• QUOTED TEXT:
Unfortunately for me, I didn’t have an opportunity to take time off of work for this trip. This made it so that I would have to get the 4.5 hour drive up to the Williamsport vicinity of Pennsylvania from Alexandria, Virginia after work on Friday and back home again by Monday evening. And oh yeah, almost 60 miles of hiking in between that drive. Instead of trying to shuttle and hike on Friday evening, I opted for a 6:00 a.m. Saturday shuttle pick up in Dushore at the eastern end of the trail to drive me to the southwestern trail head. I made reservations at the truly lovely Pavilion in the Park B&B in Laporte for Friday night, minutes from the trail. Though normally I try to maximize my nights in a tent, this felt right. I arrived in Laporte, a small resort area embedded in Pennsylvania’s deep history of hunting, trapping, logging, tanning, and mining, and let the DC hustle and everything else slip away as I sat on the pavilion’s broad porch and welcoming breeze, Yuengling in hand. The temperature that evening, and indeed over the entire weekend, was truly ideal: I would never be hot, cold, wet, or otherwise uncomfortable the entire trip. Not a drop of moisture and blessedly low humidity. Sunny days in the 60s and 70s and crisp nights in the 50s. The trail gods would smile upon this whaling expedition — mostly.
Day One. 23.5 Miles from the PA-87 SW trail head past Angel Falls.
I slipped quietly out of Laporte around 5:30 a.m. and made the short drive to the northeastern Dushore trail head. There my perfect shuttle service picked me and drove me to the other end of the trail. They were awesome, punctual, and even gave me a little understanding of the area from a local perspective. By 7:00 a.m., I was heading straight up the side of the ridge in the morning light for what was probably the most strenuous uphill portion of the trail. I was treated to several vistas over the first few miles itself and the appearance of hemlock glades and exotic sandstone formations that came to define the natural splendor of the trail. Look, I love PA hiking trails. I’ve done the Mid State Trail, the STS, the Black Forest Trail, Chuck Keiper, AFT, Laurel Highlands Hiking Trail, the Standing Stone Trail, and Quehanna. So I know from experience that Kodak-worthy scenic spots defined by vistas, waterfalls, or similarly notable landmark are few and far between in the commonwealth. Not so with the Loyalsock. This is an area where it really stands out compared to its trail peers. Despite ridges topping at a little over 2,000 feet with no chance of a tree line, the Loyalsock creek and tributaries had cut dramatic reliefs throughout the area. While 2,000 feet is not high by anyone’s mountain standard, the trail rarely remained level. I was constantly ascending and descending 200-500 foot increments every mile or so.

Spatial reasoning question data
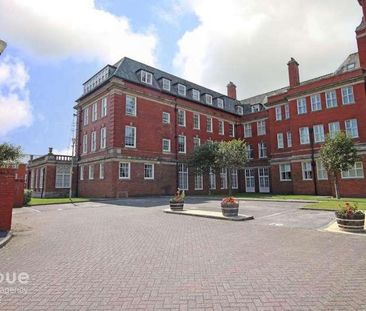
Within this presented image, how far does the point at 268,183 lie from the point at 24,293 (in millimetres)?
37245

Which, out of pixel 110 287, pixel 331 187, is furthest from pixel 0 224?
pixel 331 187

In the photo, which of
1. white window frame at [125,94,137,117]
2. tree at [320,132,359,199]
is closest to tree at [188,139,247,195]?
white window frame at [125,94,137,117]

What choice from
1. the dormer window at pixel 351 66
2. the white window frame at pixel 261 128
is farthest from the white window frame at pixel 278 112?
the dormer window at pixel 351 66

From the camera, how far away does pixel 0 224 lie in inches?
390

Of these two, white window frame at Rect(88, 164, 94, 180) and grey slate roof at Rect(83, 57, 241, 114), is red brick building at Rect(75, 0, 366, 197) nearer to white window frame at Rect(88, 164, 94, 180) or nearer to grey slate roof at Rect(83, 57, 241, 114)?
white window frame at Rect(88, 164, 94, 180)

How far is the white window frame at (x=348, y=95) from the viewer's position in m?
27.8

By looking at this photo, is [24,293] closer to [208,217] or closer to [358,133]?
[208,217]

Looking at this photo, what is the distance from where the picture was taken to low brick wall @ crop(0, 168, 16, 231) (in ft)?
32.7

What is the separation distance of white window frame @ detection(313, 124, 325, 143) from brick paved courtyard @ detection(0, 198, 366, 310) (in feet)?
74.8

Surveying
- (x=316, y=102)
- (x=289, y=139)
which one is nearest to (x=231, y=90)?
(x=289, y=139)

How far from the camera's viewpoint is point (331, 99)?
2933cm

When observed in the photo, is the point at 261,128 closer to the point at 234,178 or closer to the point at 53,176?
the point at 234,178

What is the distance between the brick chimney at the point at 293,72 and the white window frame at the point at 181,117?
48.5 feet

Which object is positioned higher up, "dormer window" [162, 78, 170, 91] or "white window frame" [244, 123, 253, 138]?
"dormer window" [162, 78, 170, 91]
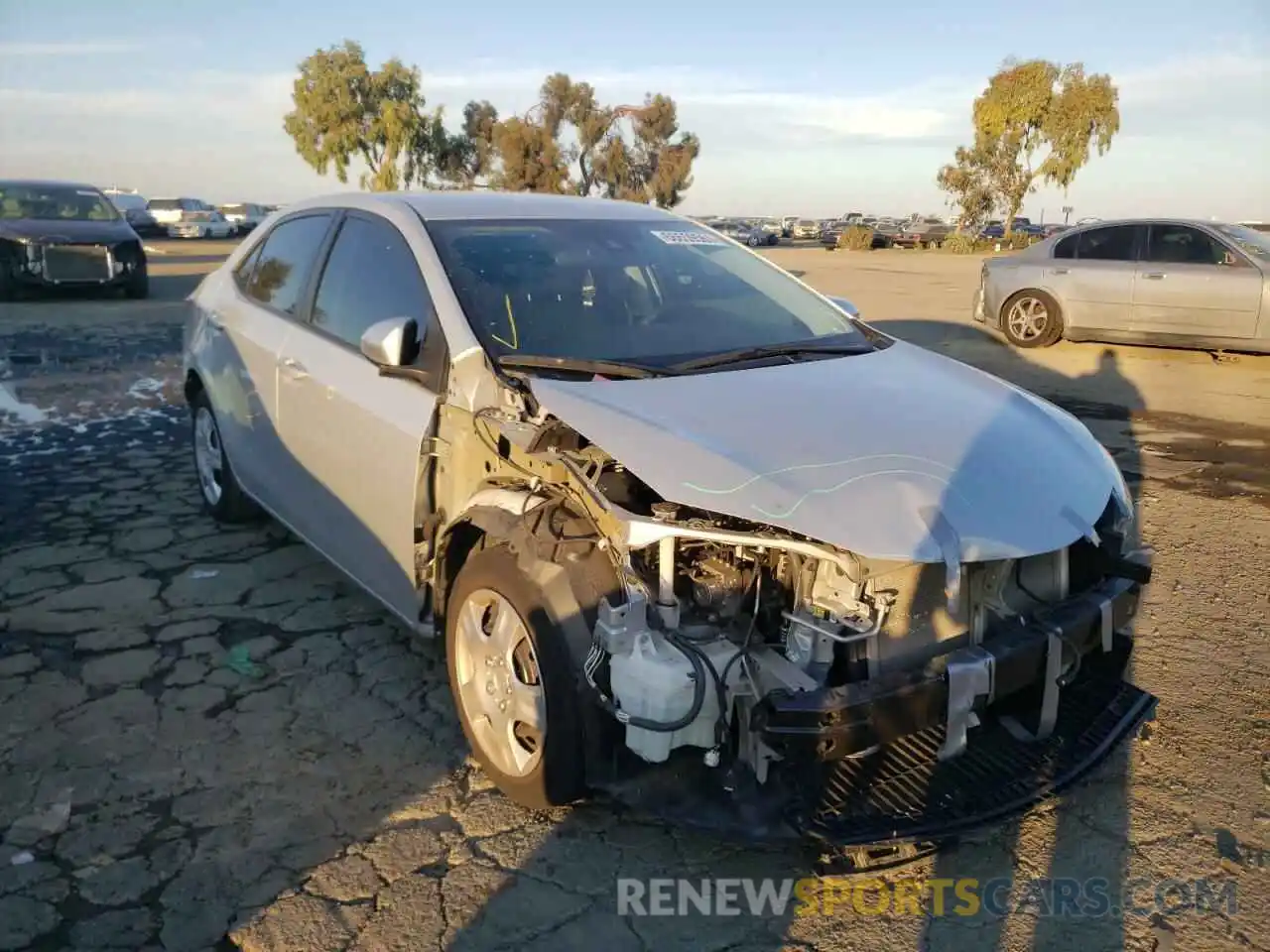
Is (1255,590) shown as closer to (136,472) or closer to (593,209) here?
(593,209)

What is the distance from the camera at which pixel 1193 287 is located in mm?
10219

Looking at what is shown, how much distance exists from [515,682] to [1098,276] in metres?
10.2

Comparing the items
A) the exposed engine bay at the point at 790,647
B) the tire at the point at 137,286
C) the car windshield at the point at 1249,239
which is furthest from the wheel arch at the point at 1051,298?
the tire at the point at 137,286

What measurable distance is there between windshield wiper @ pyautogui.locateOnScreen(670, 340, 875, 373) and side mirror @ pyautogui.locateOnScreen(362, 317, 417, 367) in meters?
0.87

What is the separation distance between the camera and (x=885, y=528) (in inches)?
91.3

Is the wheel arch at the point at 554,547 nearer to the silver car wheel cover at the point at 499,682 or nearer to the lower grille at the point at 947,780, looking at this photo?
the silver car wheel cover at the point at 499,682

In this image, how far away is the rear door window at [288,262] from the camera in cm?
424

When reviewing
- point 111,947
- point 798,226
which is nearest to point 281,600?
point 111,947

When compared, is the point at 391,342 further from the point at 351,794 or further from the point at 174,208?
the point at 174,208

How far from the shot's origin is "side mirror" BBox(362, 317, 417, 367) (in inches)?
124

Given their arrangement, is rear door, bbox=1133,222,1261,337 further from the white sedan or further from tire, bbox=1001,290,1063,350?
the white sedan

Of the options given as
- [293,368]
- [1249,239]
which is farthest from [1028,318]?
[293,368]

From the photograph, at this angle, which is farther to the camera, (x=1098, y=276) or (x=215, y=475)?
(x=1098, y=276)

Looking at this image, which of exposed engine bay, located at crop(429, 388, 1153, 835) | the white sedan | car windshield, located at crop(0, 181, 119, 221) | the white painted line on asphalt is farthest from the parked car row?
exposed engine bay, located at crop(429, 388, 1153, 835)
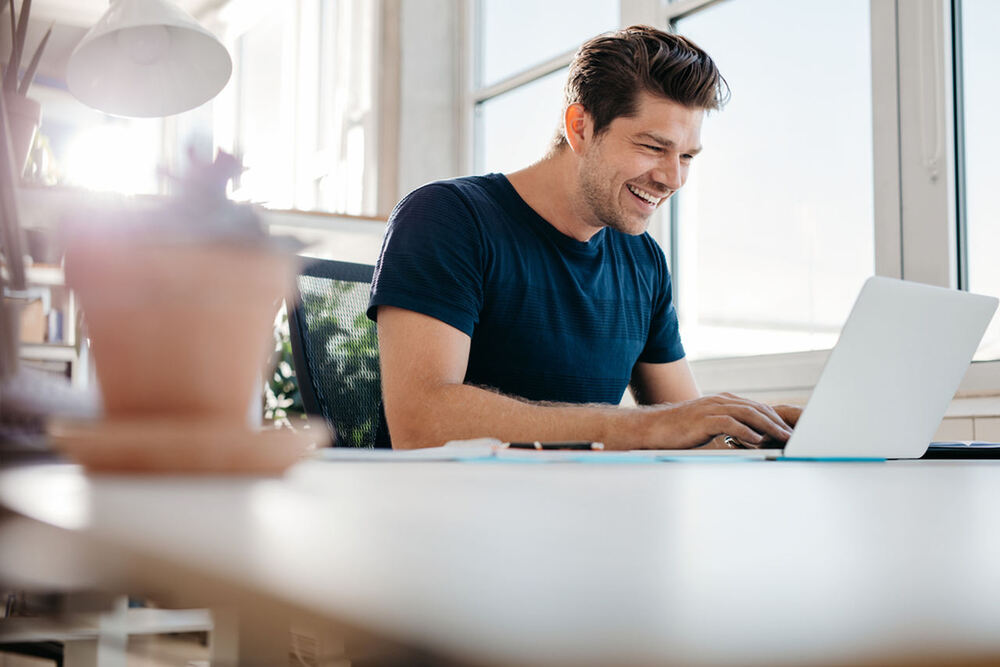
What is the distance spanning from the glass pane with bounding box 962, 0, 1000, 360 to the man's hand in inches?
41.1

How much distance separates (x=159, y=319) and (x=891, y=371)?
0.79 metres

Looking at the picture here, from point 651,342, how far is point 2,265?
1591 millimetres

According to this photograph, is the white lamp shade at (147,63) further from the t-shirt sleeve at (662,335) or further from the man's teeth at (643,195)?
the t-shirt sleeve at (662,335)

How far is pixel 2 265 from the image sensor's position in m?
0.49

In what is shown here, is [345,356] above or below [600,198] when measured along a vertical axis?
below

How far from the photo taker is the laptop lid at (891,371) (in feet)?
2.94

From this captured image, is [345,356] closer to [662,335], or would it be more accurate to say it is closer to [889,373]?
[662,335]

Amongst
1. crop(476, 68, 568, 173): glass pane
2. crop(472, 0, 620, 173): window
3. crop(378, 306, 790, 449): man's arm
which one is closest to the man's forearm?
crop(378, 306, 790, 449): man's arm

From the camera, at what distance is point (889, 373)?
0.96 metres

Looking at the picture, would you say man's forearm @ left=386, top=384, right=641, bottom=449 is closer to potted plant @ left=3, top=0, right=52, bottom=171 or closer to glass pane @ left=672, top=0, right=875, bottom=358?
potted plant @ left=3, top=0, right=52, bottom=171

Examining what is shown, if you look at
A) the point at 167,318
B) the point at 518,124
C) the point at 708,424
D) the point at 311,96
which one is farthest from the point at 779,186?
the point at 311,96

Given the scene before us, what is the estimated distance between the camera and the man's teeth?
6.20ft

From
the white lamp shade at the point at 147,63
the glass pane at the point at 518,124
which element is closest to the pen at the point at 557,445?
the white lamp shade at the point at 147,63

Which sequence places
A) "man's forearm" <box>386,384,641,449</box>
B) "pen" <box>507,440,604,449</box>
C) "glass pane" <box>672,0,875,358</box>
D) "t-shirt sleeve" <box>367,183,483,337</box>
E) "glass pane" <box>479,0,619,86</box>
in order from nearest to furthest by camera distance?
1. "pen" <box>507,440,604,449</box>
2. "man's forearm" <box>386,384,641,449</box>
3. "t-shirt sleeve" <box>367,183,483,337</box>
4. "glass pane" <box>672,0,875,358</box>
5. "glass pane" <box>479,0,619,86</box>
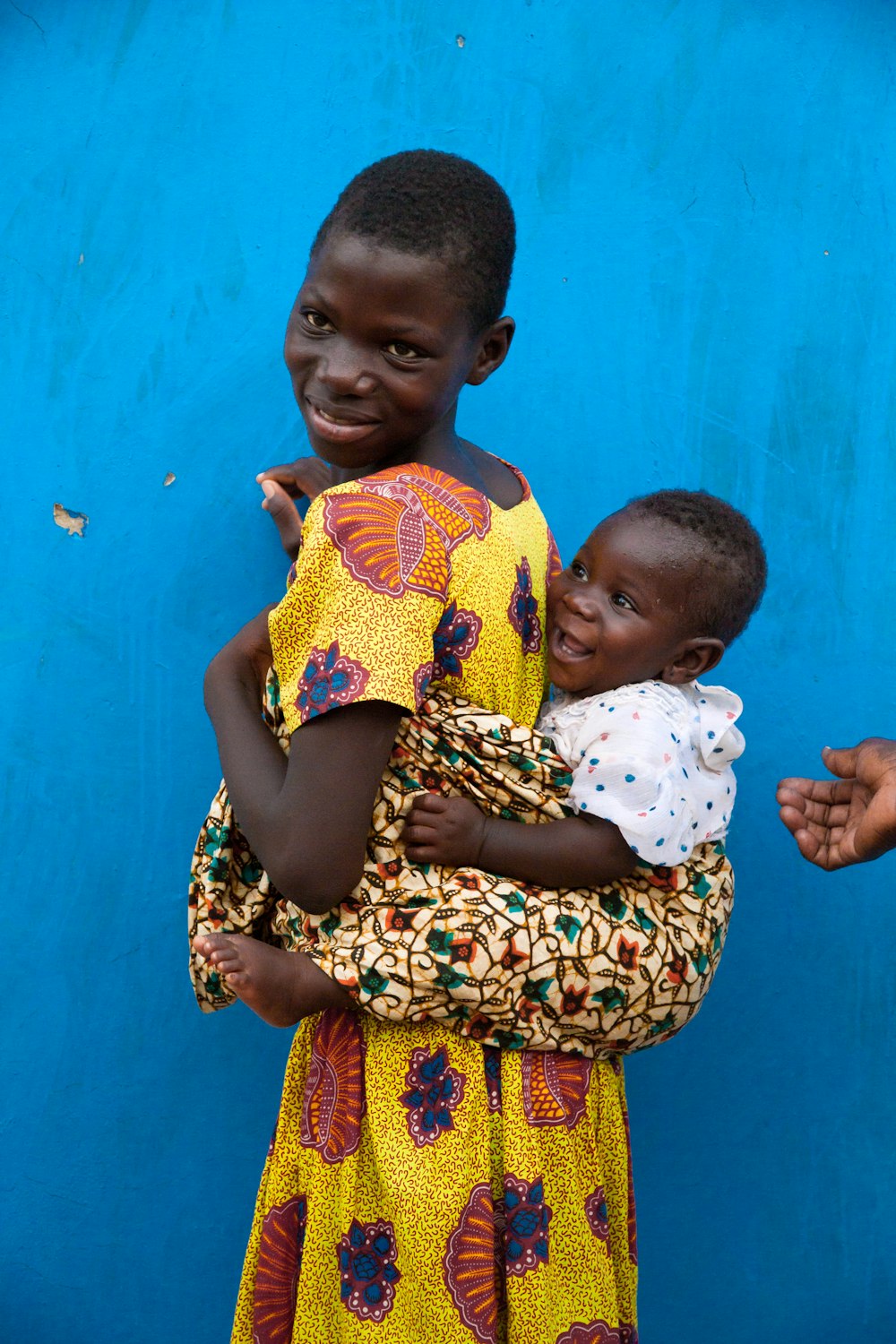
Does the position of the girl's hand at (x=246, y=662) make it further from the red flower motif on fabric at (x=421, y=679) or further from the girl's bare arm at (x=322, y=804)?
the red flower motif on fabric at (x=421, y=679)

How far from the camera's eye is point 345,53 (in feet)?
7.20

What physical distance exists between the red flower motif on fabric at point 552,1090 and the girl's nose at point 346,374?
0.83m

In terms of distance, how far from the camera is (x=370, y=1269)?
5.02 feet

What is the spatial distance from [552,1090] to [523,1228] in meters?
0.16

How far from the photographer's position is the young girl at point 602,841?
1469 mm

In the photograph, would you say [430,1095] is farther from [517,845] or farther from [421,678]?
[421,678]

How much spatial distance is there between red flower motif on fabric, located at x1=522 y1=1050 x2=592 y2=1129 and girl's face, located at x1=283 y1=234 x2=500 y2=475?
78 cm

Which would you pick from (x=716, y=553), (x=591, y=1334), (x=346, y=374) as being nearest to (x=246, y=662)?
(x=346, y=374)

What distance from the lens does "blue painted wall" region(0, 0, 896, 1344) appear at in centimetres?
220

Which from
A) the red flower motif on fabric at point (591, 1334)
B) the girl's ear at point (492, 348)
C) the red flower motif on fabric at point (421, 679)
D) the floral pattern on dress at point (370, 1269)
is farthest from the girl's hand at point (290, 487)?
the red flower motif on fabric at point (591, 1334)

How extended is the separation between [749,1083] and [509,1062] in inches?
36.7

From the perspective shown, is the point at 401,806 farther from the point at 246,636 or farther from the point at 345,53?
the point at 345,53

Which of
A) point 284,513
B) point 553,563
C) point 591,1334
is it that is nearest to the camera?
point 591,1334

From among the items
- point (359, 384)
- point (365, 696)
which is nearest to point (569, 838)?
point (365, 696)
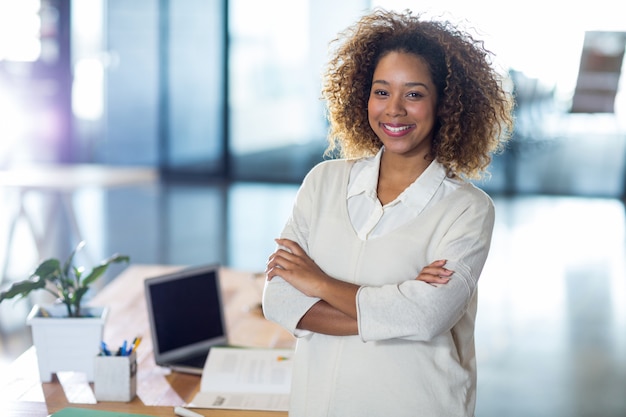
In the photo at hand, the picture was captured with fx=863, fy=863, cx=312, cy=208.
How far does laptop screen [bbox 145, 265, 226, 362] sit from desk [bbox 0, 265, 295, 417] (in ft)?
0.27

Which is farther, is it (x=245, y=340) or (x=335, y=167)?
(x=245, y=340)

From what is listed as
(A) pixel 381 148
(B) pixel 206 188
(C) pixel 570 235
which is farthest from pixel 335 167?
(B) pixel 206 188

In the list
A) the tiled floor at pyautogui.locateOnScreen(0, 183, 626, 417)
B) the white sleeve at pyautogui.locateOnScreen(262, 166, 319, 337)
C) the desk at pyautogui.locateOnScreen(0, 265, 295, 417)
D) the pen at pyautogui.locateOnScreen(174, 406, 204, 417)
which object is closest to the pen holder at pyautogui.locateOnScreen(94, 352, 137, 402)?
the desk at pyautogui.locateOnScreen(0, 265, 295, 417)

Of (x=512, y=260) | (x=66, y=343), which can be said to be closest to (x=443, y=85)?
(x=66, y=343)

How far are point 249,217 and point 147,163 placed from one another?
261 cm

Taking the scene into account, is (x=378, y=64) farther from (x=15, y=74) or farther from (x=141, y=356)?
(x=15, y=74)

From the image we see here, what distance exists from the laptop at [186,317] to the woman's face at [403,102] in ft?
2.79

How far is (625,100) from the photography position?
8664mm

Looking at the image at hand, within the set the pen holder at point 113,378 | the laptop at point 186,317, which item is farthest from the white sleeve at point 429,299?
the laptop at point 186,317

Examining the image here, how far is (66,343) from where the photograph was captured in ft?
6.81

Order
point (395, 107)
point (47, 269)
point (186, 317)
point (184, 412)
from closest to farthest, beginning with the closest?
point (395, 107) → point (184, 412) → point (47, 269) → point (186, 317)

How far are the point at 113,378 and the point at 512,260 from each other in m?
4.39

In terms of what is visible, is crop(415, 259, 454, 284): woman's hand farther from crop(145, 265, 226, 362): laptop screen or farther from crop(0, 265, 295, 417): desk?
crop(145, 265, 226, 362): laptop screen

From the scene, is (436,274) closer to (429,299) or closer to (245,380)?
(429,299)
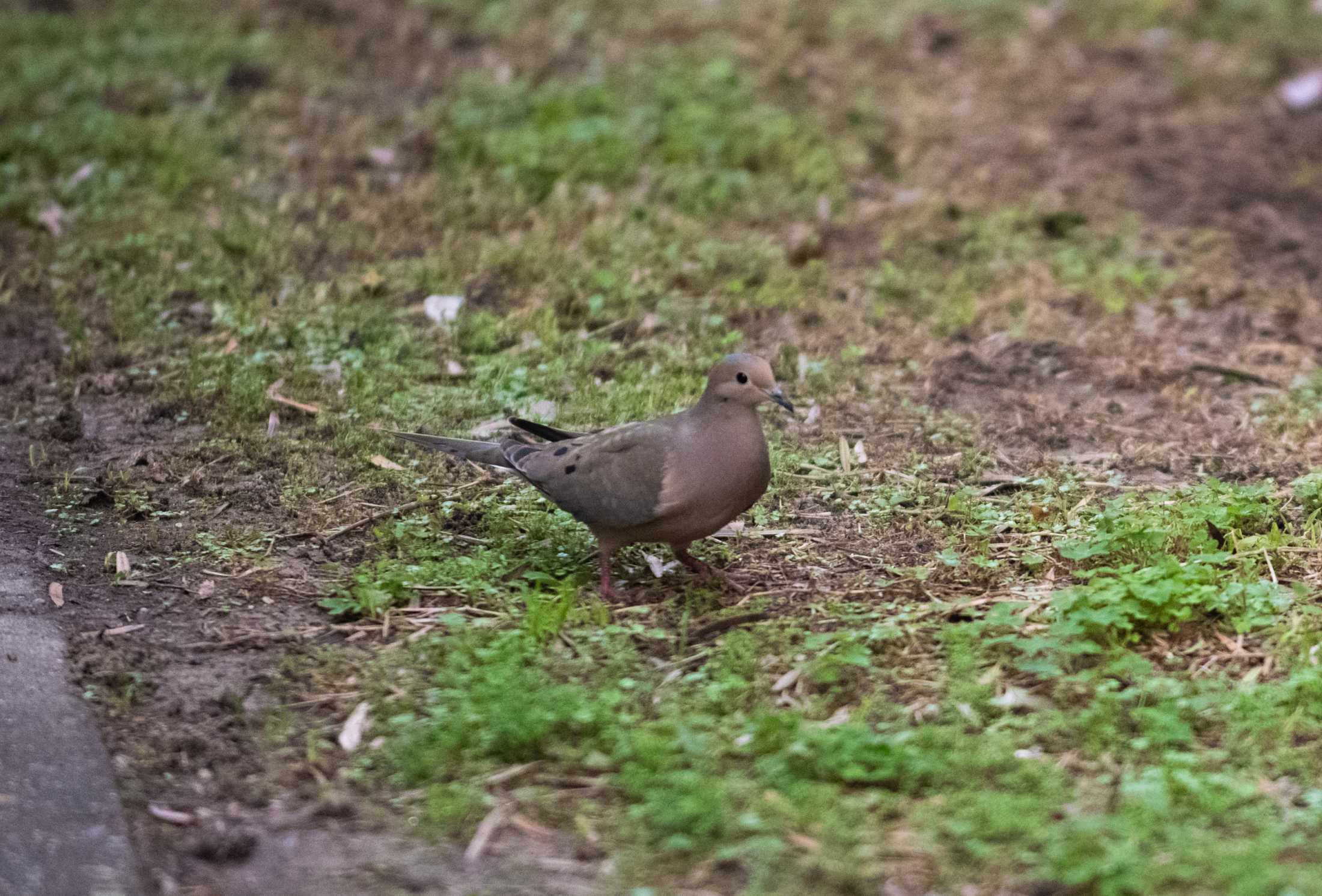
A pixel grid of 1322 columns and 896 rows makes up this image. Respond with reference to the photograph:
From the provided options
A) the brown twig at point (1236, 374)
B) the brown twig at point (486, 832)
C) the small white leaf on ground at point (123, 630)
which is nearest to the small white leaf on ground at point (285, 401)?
the small white leaf on ground at point (123, 630)

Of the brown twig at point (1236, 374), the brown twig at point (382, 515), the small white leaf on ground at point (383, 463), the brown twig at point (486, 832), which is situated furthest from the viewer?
the brown twig at point (1236, 374)

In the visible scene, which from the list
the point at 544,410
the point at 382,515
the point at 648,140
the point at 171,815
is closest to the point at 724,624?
the point at 382,515

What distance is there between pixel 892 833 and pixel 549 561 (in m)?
1.61

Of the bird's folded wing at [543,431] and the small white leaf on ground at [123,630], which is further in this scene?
the bird's folded wing at [543,431]

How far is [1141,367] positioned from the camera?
224 inches

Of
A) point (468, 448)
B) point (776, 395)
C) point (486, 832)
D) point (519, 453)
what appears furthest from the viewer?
point (468, 448)

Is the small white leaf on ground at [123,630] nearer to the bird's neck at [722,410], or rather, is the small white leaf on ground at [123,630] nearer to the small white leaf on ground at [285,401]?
the small white leaf on ground at [285,401]

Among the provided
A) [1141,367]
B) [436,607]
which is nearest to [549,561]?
[436,607]

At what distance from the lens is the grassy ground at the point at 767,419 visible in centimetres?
327

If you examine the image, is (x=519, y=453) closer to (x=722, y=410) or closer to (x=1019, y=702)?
(x=722, y=410)

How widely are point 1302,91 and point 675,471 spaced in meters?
6.37

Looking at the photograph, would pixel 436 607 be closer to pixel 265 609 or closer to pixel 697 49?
pixel 265 609

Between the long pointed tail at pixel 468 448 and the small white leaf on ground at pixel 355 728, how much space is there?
A: 1.01m

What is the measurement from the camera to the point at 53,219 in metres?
6.75
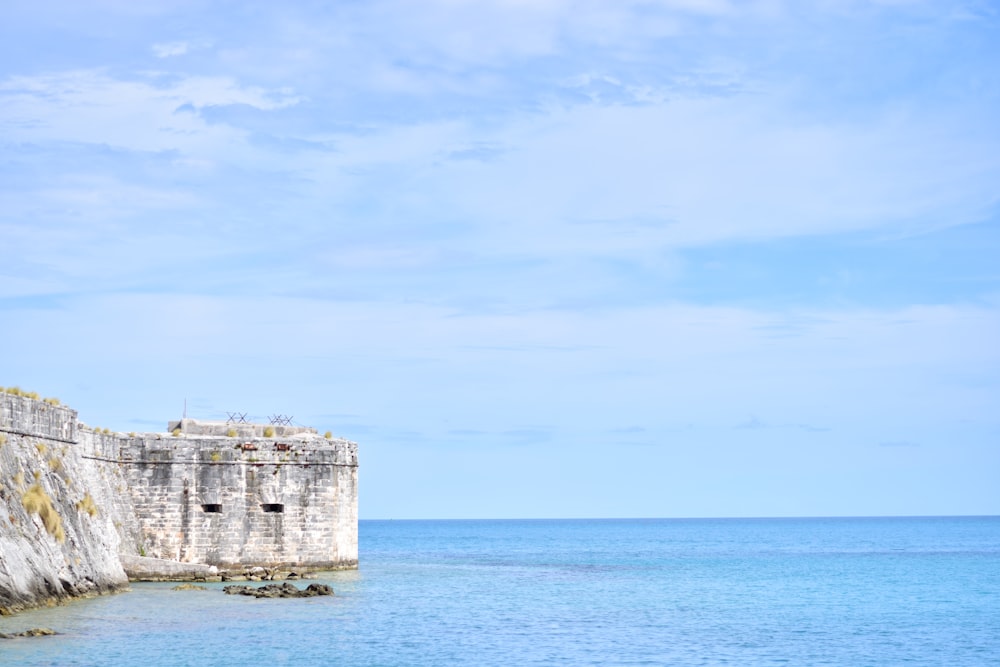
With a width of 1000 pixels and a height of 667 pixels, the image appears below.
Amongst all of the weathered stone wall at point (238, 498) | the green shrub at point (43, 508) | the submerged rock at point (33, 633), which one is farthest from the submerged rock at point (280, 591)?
the submerged rock at point (33, 633)

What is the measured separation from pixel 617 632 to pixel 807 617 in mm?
9131

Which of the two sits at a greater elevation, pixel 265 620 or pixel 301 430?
pixel 301 430

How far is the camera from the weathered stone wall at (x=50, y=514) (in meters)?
28.4

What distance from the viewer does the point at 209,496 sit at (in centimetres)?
4088

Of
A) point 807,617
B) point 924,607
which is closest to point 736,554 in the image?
point 924,607

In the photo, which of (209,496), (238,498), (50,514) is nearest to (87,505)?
(50,514)

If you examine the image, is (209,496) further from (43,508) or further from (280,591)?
(43,508)

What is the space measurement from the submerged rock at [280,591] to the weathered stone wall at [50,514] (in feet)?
10.5

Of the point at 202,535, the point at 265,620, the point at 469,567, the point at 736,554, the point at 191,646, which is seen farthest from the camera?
the point at 736,554

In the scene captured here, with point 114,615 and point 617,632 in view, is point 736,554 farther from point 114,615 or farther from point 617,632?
point 114,615

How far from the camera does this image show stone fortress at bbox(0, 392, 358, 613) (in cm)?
3666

• WHAT IS ASKED:
A – In the hiking account, where did the writer spend Friday night before the hike?
B – Please resume the hiking account, starting right after its last sentence.

• THE ANSWERS:
A – At the Pavilion in the Park B&B in Laporte.

B –
I met my first fellow backpackers around 9:00 a.m. when we both stopped to refill water. They were from New York with a cute trail dog and a five day complete trail itinerary. I could tell already that they were doing it right. I signed the trail register and off I went to explore new vistas and enjoy some amazing trees along the way. The oak, maple, birch, and hemlock forest gave way increasingly to beech groves too. I saw a few ash and elm trees mixed in and marveled at their tenacity to hold on despite the loss of so many of their fellow species. I passed another solo hiker going the opposite direction who was aiming to hike into the night to complete his final 14 miles of trail. He had a big smile on his face and was enjoying the weather and sights as much as I was. I was thankful to be the one who had 45 miles to go.
Around mile 16 for the day I came off the ridge proper and followed the Loyalsock Trail to a country road for a few miles. As I came closer to humanity, I was serenaded by a fascinating medley of gun shots: black powder cracks, semi-automatic medium caliber barrages, a few shotgun blasts, and a couple explosions that sounded more like cannons and grenades to me than anything else. I never did see a range but passed by close enough that I was nervously watching the surrounding trees for any sign of bullets. The first few miles of road walking were forgettable except for some fun-loving ATVs roaring past. The last couple miles, however, were a real treat as the road and trail passed some modern civilization in the form of hunting clubs with festive long weekend crowds and some pieces of history as well. The remnants of the Wind-Whistle Inn and a former casino and resort cabins hearkened back over one hundred years to when this area was a haven for at-play loggers and their entourages while every tree was stripped from the region for lumber and tanning (hemlock bark being a key ingredient for 19th century leather tanning).
I left civilization late in the afternoon, making slower time than I had anticipated. My plan was to get to Angel Falls before sunset for a good view and then onward to find a suitable camp. I pushed on as golden hour transitioned to twilight as I reached the trickle that is late summer Angel Falls. I wasn’t disappointed, however, since the dramatic cliffs around it were stunning in their own way. I dangled my legs and sipped a little whisky to take it in. Then I moved on to find a flat spot for my tent for the evening. Hiker midnight came at 9:00 p.m. for my eight hours of sleep before hitting the trail dark and early for another 20+ mile day.
Day Two. 22 Miles of Hiking from Mile 23.5 to World’s End Vista. Not the Plan. Read On.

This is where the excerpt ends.